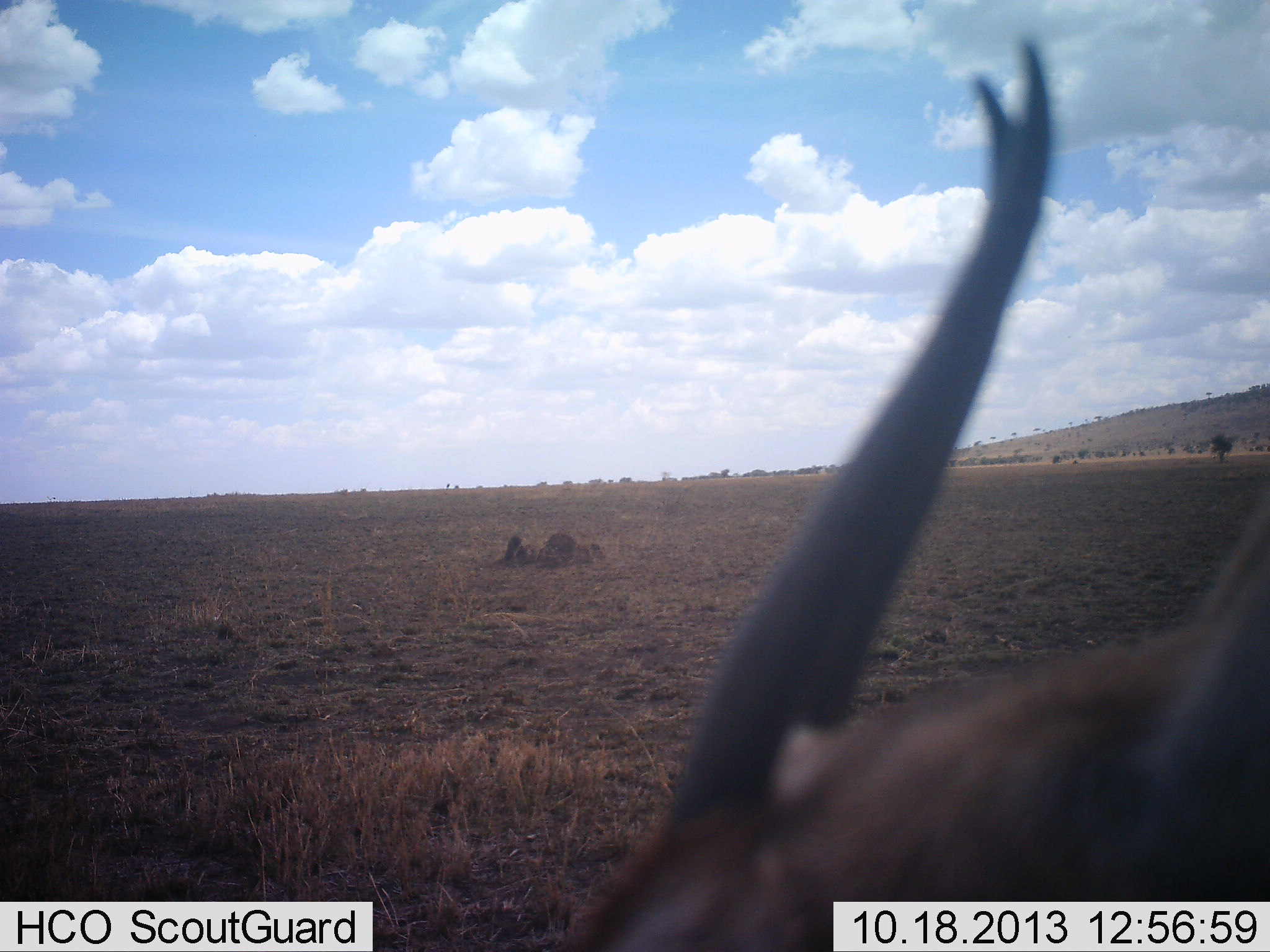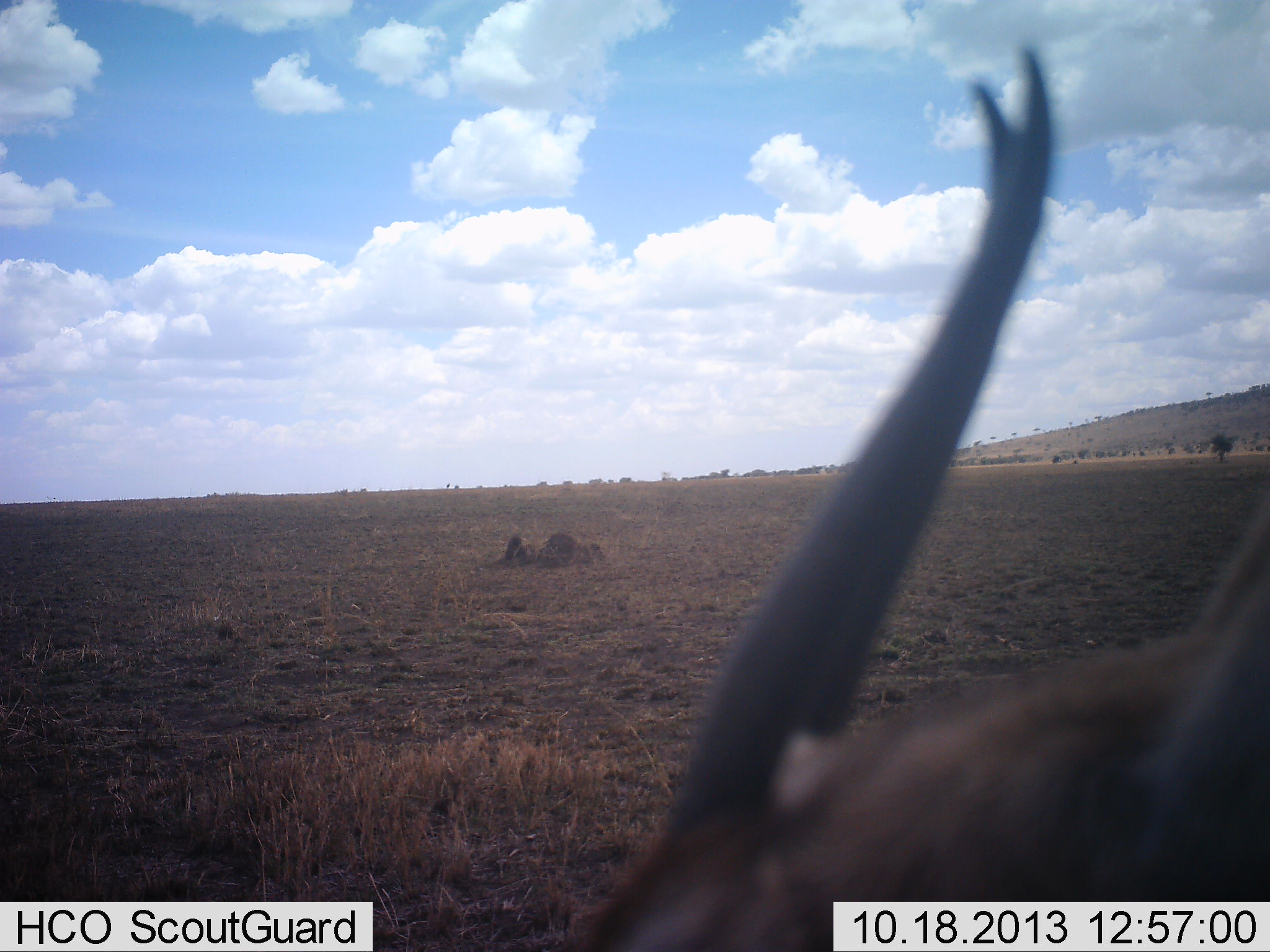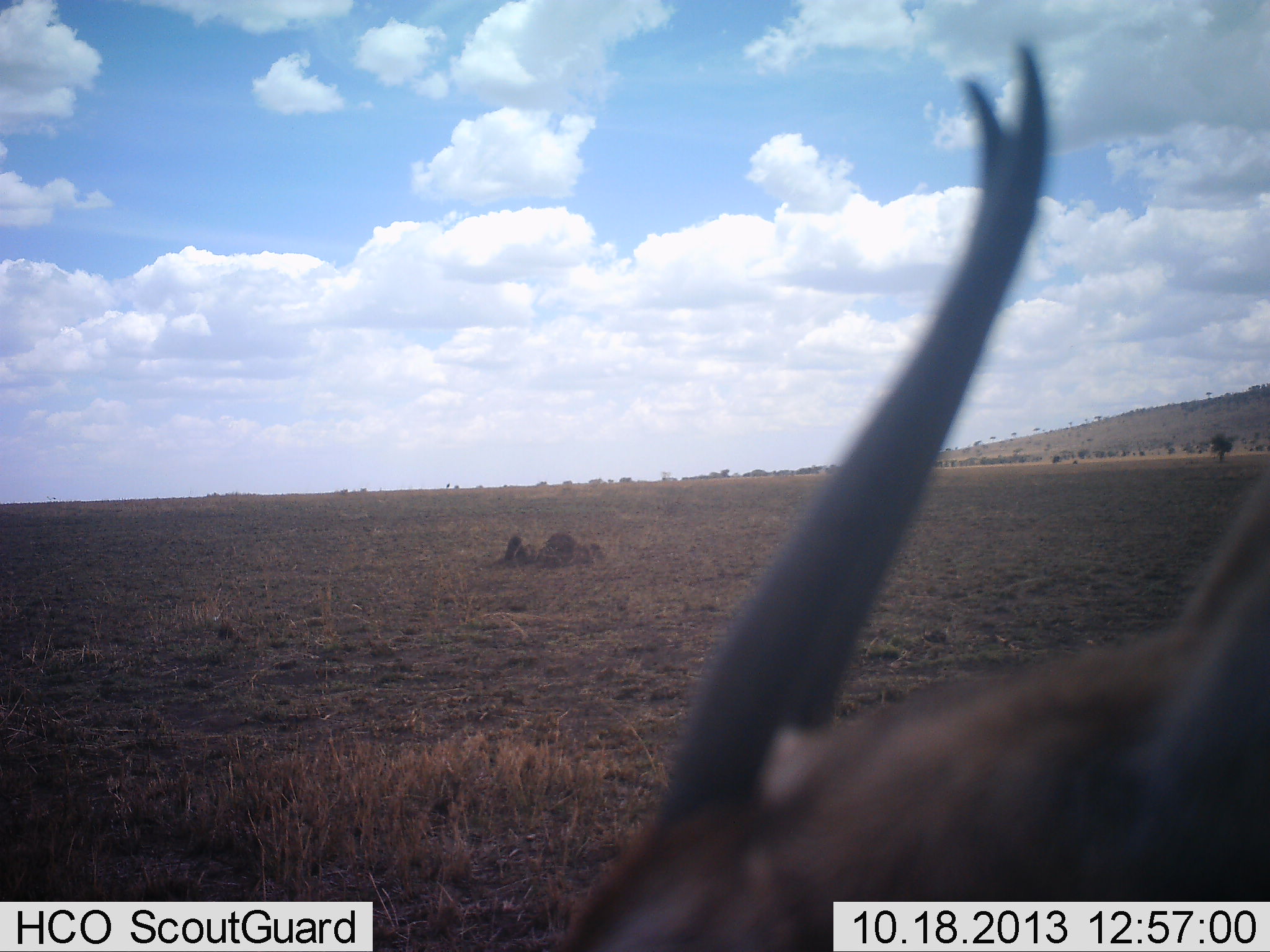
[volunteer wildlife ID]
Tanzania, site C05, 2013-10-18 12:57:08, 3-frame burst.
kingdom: Animalia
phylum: Chordata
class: Mammalia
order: Artiodactyla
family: Bovidae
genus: Eudorcas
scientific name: Eudorcas thomsonii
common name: thomson's gazelle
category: gazellethomsons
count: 1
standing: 87%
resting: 0%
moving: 0%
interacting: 4%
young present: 0%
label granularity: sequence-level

ASSIGNED TASK: Retype every record as it stands. None of the pictures should appear.

RESULT:
[volunteer wildlife ID]
Tanzania, site C05, 2013-10-18 12:57:08, 3-frame burst.
kingdom: Animalia
phylum: Chordata
class: Mammalia
order: Artiodactyla
family: Bovidae
genus: Eudorcas
scientific name: Eudorcas thomsonii
common name: thomson's gazelle
category: gazellethomsons
count: 1
standing: 87%
resting: 0%
moving: 0%
interacting: 4%
young present: 0%
label granularity: sequence-level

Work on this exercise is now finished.